━━━ Available data

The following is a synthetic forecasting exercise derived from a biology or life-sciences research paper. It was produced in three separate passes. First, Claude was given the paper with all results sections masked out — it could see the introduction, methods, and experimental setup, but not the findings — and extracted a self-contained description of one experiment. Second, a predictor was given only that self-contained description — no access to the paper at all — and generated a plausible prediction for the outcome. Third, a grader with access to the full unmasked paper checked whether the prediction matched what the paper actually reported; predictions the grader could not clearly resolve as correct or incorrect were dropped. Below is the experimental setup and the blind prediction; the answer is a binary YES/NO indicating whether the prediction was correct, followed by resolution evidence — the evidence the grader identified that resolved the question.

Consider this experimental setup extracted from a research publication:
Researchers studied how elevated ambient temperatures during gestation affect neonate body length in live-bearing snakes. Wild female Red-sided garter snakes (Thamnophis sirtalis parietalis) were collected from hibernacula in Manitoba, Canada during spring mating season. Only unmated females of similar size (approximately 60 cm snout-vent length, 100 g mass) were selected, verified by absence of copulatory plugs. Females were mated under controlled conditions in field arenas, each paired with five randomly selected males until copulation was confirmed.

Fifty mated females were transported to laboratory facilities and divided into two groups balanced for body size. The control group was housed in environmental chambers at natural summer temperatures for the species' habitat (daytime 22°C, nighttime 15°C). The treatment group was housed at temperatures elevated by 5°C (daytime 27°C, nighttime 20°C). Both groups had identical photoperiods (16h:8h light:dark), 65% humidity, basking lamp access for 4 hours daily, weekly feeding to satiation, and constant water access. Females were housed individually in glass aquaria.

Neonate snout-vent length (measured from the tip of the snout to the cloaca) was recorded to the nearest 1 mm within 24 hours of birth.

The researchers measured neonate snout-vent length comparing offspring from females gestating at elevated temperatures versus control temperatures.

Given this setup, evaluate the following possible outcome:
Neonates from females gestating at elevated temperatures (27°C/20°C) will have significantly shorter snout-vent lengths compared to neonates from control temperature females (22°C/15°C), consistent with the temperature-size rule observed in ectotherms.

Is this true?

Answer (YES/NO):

━━━━━━

* _Task prompt_:
Each line of the listing that contains the word "hours" must be counted. Give only the resulting figure.

* _Written reply_:
2